→ **Study text**
=== Begin Enclosure ===

Whenever a new iPhone goes on sale, customers tend to act like it’s a religious holiday. There are the rituals of waiting outside stores in snaking lines and getting high-fived by hordes of excited Apple retail employees after making a purchase.

These customs happened predictably every year since 2007 — that is, until when the iPhone SE launched. Technically, the SE is a new iPhone, but it’s really just the older model iPhone 5S spiffed up with new internal parts to make it run faster and take sharper pictures.

Early morning lines for the iPhone SE could be found in a handful of major cities, ranging from Sydney, Australia to Miami, Florida, but many other Apple Stores had no queues whatsoever as excitement was unsurprisingly more tepid compared to the launch of a flagship smartphone like the iPhone 6s.

The SE has a 4-inch display, the same smaller size as iPhone models from three years ago, and has just about all the same handy features as the bigger and more expensive iPhone 6S, which went on sale last fall.

It can be viewed as today’s technology in yesterday’s body. The phone is meant for people who are not comfortable handling large smart phones but do not want to compromise on technology.

The company aims to capture market in developing economies like India and China by keeping price lower than the regular iPhone. Still the phone is too highly priced for the middle income group in these countries. So, the fate of the phone in these countries is still undecided.

One of the main reasons of failure of iPhone 5C was its confused positioning as a cheap iPhone. For most of the people in developing economy buying an iPhone is a matter of esteem and pride. By positioning iPhone 5C as cheaper version of iPhone this need of the customers was not met. iPhone SE could suffer a similar fate if not positioned correctly in these markets.

=== End Enclosure ===

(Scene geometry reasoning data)
=== Begin Enclosure ===

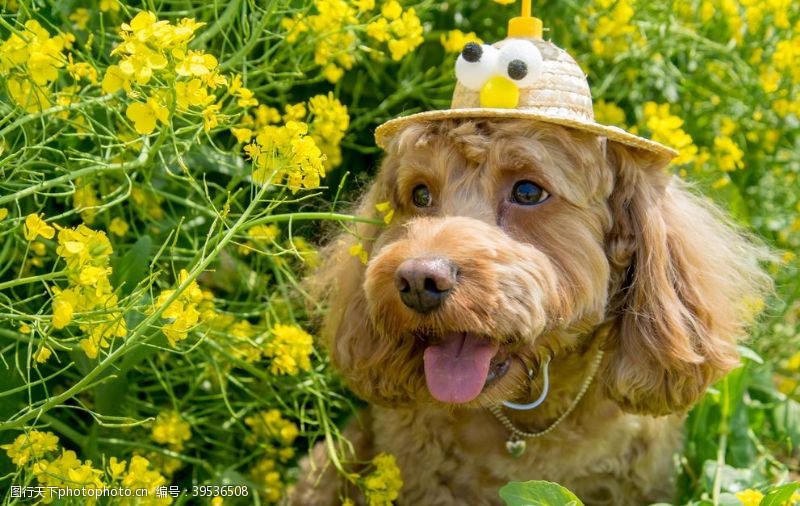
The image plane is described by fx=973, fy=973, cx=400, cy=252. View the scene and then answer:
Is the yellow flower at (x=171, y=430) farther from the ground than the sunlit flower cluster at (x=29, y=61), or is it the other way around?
the sunlit flower cluster at (x=29, y=61)

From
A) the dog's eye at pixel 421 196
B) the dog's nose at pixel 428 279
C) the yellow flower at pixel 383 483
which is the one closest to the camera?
the dog's nose at pixel 428 279

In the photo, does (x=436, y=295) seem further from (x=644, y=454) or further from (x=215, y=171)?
(x=215, y=171)

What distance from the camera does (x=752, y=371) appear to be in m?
3.21

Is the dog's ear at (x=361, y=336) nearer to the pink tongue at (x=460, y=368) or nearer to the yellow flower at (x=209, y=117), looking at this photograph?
the pink tongue at (x=460, y=368)

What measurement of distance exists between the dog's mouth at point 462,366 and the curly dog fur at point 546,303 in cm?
3

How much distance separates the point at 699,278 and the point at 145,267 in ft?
4.45

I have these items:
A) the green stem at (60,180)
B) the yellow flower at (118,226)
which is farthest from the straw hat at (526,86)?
the yellow flower at (118,226)

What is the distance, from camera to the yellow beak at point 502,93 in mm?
2223

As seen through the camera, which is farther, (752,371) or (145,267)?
(752,371)

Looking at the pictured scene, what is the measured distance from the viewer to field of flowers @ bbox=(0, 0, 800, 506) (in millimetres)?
1896

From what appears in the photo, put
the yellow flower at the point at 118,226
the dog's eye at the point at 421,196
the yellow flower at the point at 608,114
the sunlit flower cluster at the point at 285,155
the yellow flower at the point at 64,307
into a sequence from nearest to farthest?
the yellow flower at the point at 64,307
the sunlit flower cluster at the point at 285,155
the dog's eye at the point at 421,196
the yellow flower at the point at 118,226
the yellow flower at the point at 608,114

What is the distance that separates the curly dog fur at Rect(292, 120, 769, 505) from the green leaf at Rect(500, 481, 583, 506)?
28 centimetres

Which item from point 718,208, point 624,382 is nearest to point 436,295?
point 624,382

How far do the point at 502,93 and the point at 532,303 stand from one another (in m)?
0.49
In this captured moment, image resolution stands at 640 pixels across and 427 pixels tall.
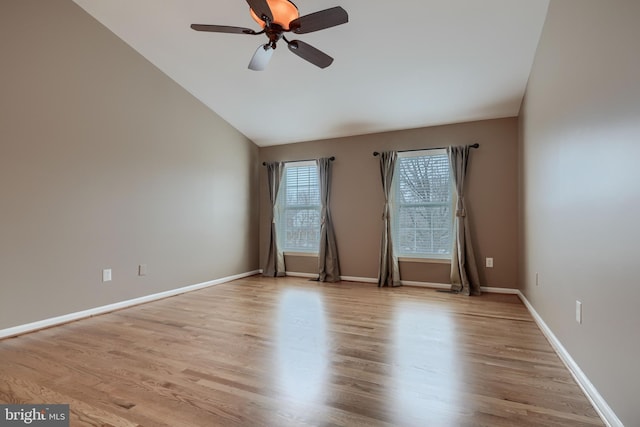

=== End Enclosure ===

→ **What you will do**
a: Render this sentence from the iPhone SE article in Spanish: "It can be viewed as today’s technology in yesterday’s body."
b: Write out everything in the iPhone SE article from "Whenever a new" down to "the iPhone 6s.", word for word.
This data is separate material, unrelated to the iPhone SE article.

→ **Answers below**
a: Puede considerarse como la tecnología de hoy en el cuerpo de ayer.

b:
Whenever a new iPhone goes on sale, customers tend to act like it’s a religious holiday. There are the rituals of waiting outside stores in snaking lines and getting high-fived by hordes of excited Apple retail employees after making a purchase.

These customs happened predictably every year since 2007 — that is, until when the iPhone SE launched. Technically, the SE is a new iPhone, but it’s really just the older model iPhone 5S spiffed up with new internal parts to make it run faster and take sharper pictures.

Early morning lines for the iPhone SE could be found in a handful of major cities, ranging from Sydney, Australia to Miami, Florida, but many other Apple Stores had no queues whatsoever as excitement was unsurprisingly more tepid compared to the launch of a flagship smartphone like the iPhone 6s.